* **WHAT YOU HAVE TO DO**:
Locate the line that contains "Oriano Solar logo". Retype it and every line after it to the end of the records, exactly, but not the pictures.

* **RECORDS FOR THIS EXERCISE**:
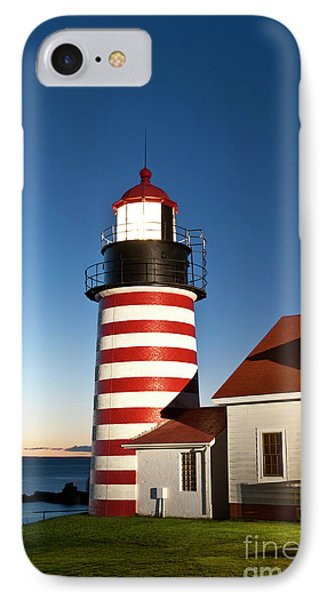 West Quoddy Head Lighthouse Maine Phone Case by John Greim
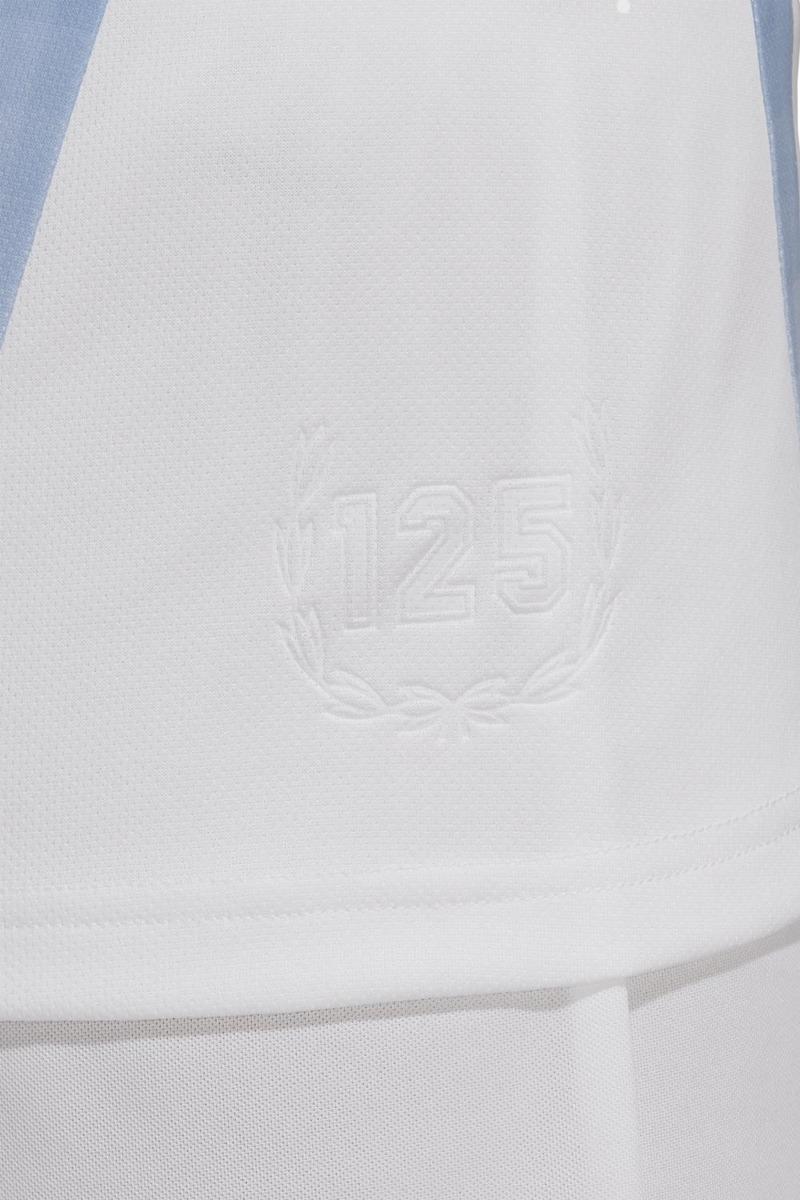 Mercado Argentina 500 H Afa Camiseta Libre 00 Mujer 1 Adidas En zWUYHaH6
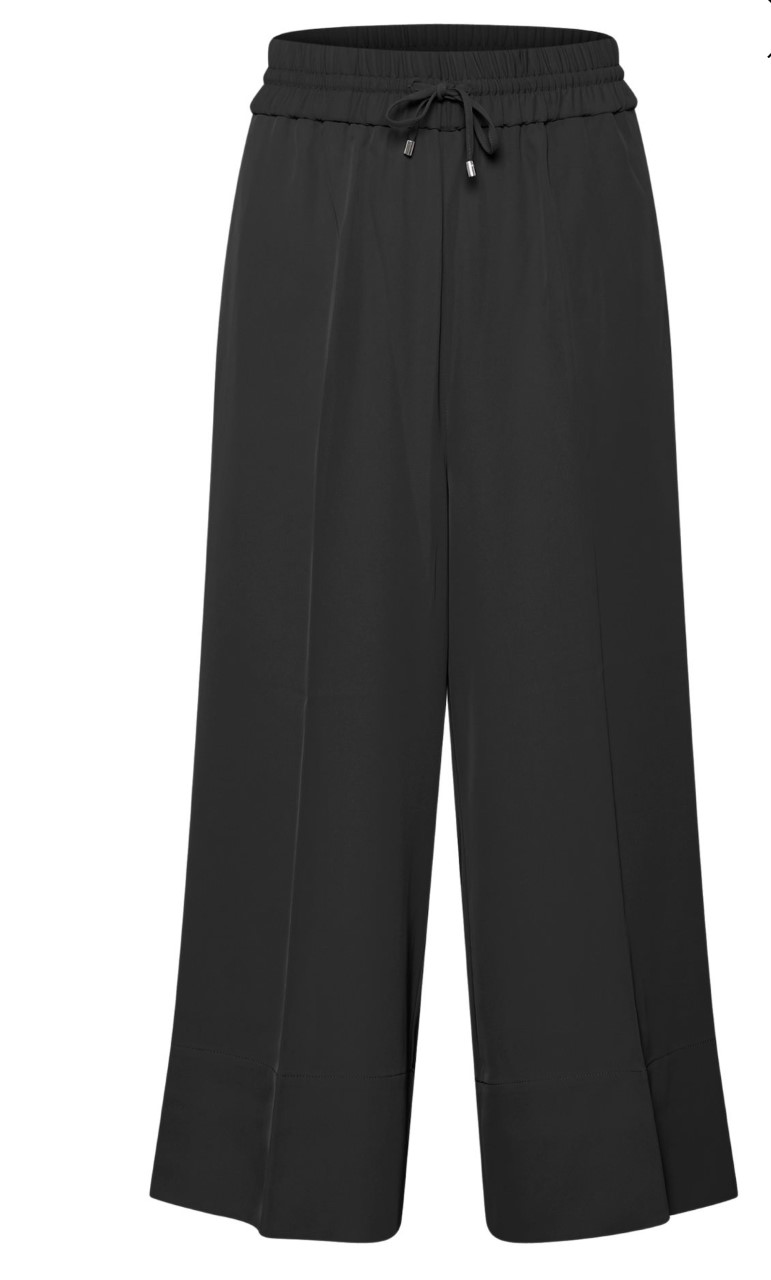 InWear Quiana Culotte pant, cropt bukse
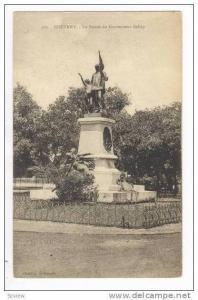 CONAKRY, Guinea, 00-10s  La Statute du Gouverneur Ballay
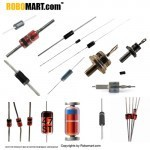 Zener Diodes (124 products)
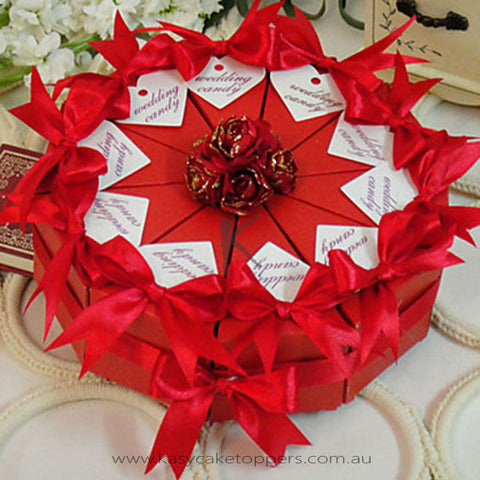 Red Rose Cake Favor Box (Set of 10)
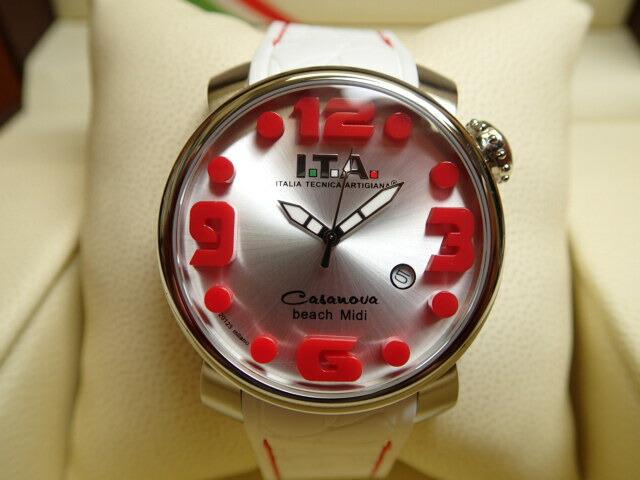 I.T.A 腕時計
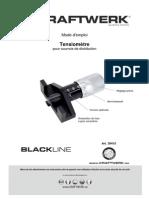 manuel tendeur de courroie.pdf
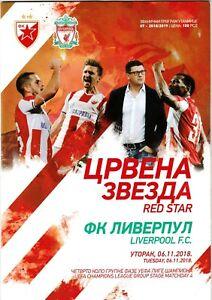2018, Crvena zvezda vs Liverpool ! OFFICIAL PROGRAMME ! Mint condition !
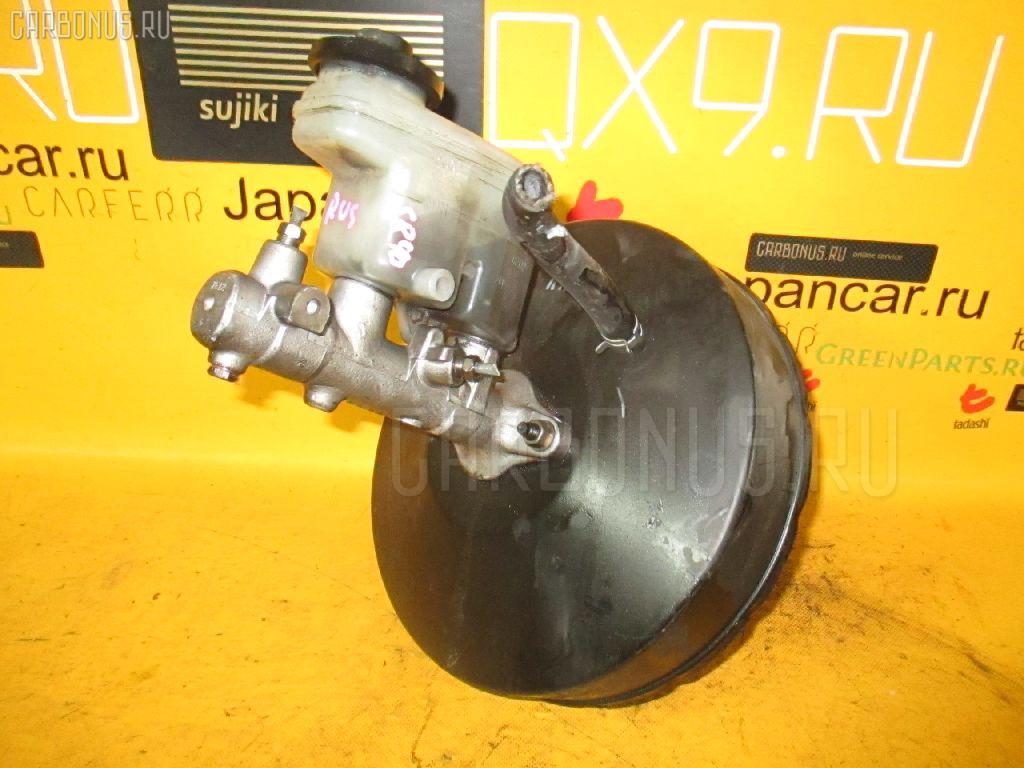 Главный тормозной цилиндр TOYOTA LITE ACE NOAH SR40G 3S-FE Фото 3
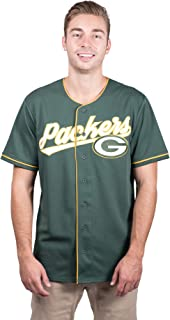 Ultra Game NFL Men's Mesh Baseball Jersey Tee Shirt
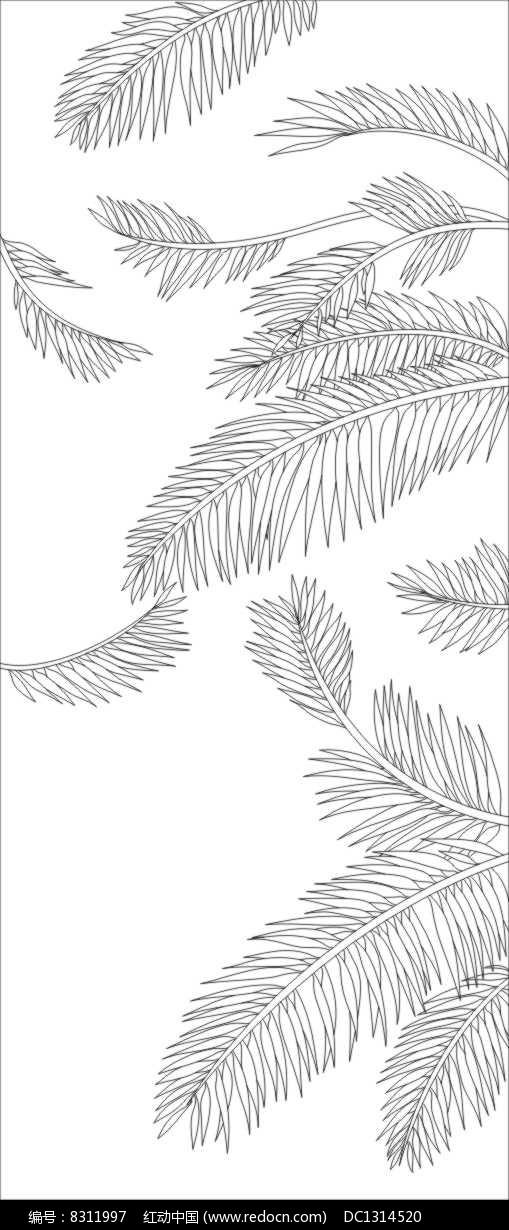 芭蕉叶雕刻图案_红动网图片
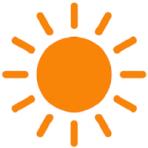 Oriano Solar logo
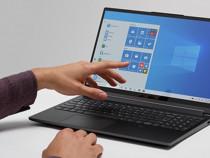 Instalez Windows Iasi   Orice program/aplicatie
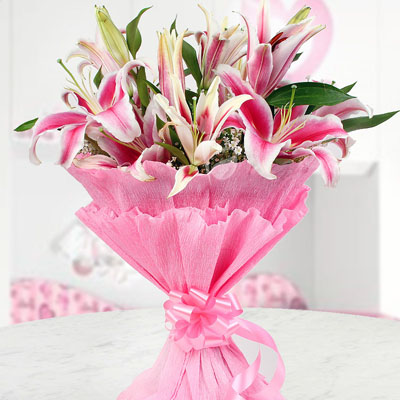 Preety pink Lilies Bouquet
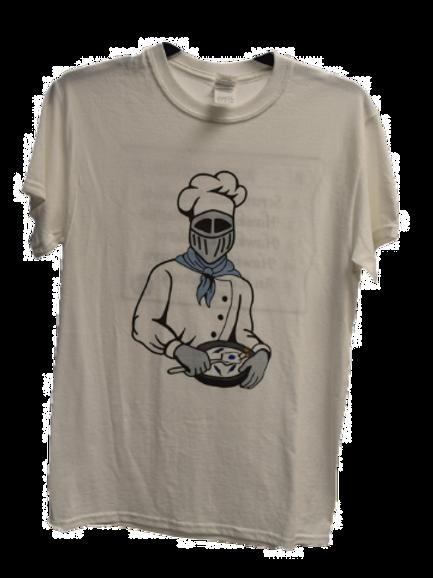 B(eat) Rock Specials T-shirt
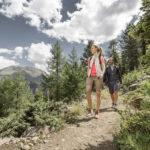Kosovo Hiking Kosova Turistic turizmi turizem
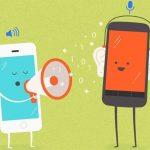 Uko wahererekanya ama files(video,music,photos) hagati ya iPhone na Android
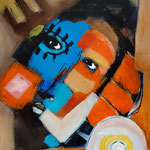 """ Anonyme  "" 50 x 38 cm - Acrylique , Mixte - 2020"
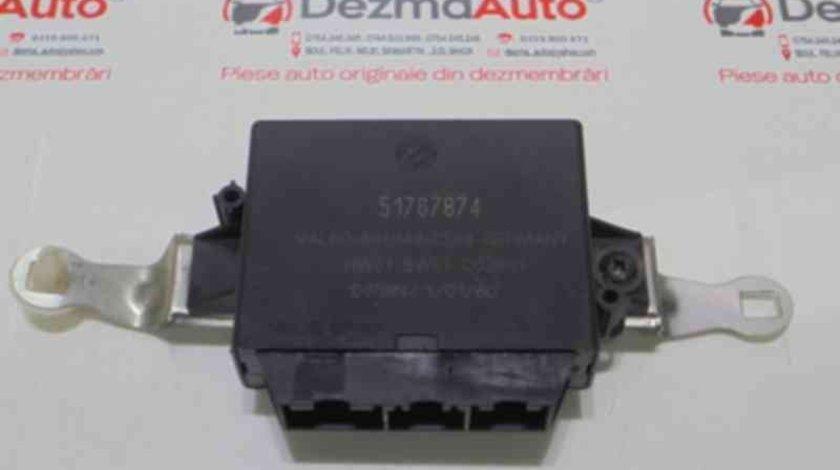 Modul senzori parcare, 51767874, Fiat Doblo (119)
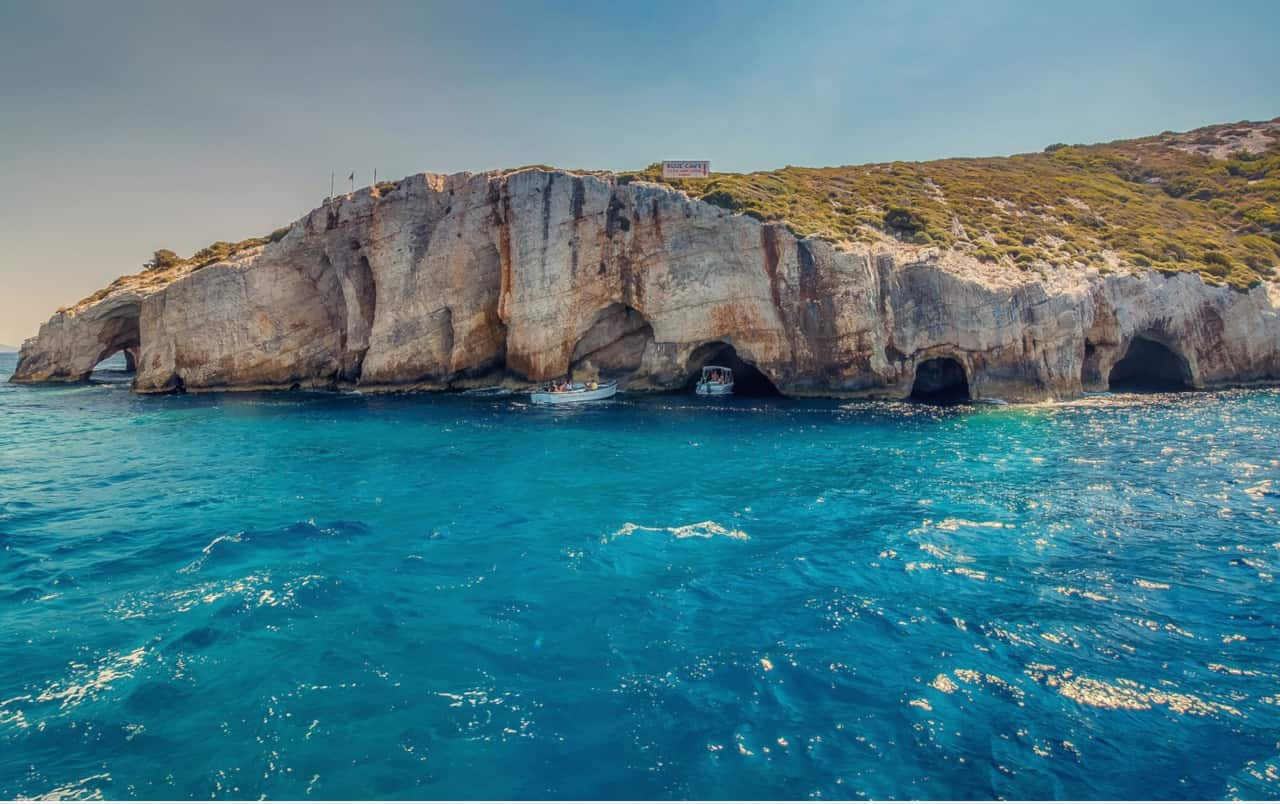 isole grecia visitare vita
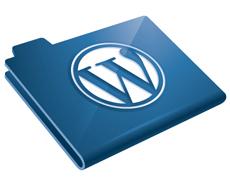плагины WordPress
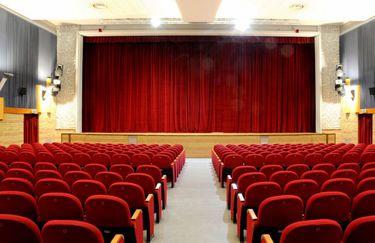 piccolo-teatro-sala2
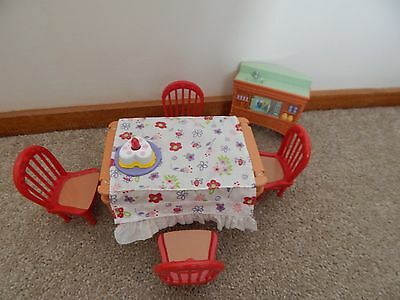 Fisher Price Loving Family Dollhouse Furniture Large  Kitchen Table With Chairs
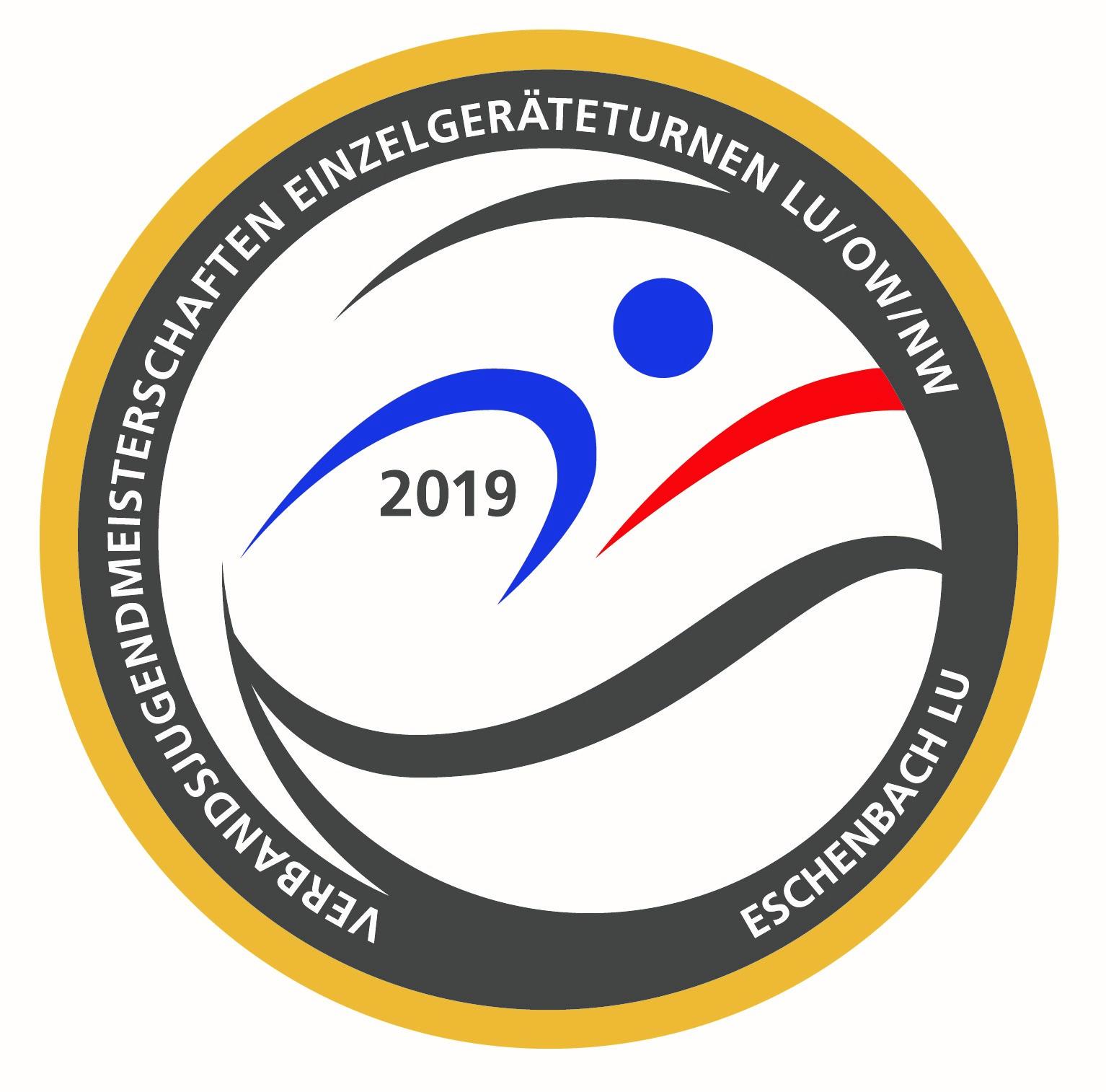 Verbandsjugendmeisterschaften 25./26. Mai 2019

* **OUTPUT FOR THIS TASK**:
 Oriano Solar logo
 Instalez Windows Iasi   Orice program/aplicatie
 Preety pink Lilies Bouquet
 B(eat) Rock Specials T-shirt
Kosovo Hiking Kosova Turistic turizmi turizem
 Uko wahererekanya ama files(video,music,photos) hagati ya iPhone na Android
 """ Anonyme  "" 50 x 38 cm - Acrylique , Mixte - 2020"
 Modul senzori parcare, 51767874, Fiat Doblo (119)
 isole grecia visitare vita
плагины WordPress
 piccolo-teatro-sala2
 Fisher Price Loving Family Dollhouse Furniture Large  Kitchen Table With Chairs
 Verbandsjugendmeisterschaften 25./26. Mai 2019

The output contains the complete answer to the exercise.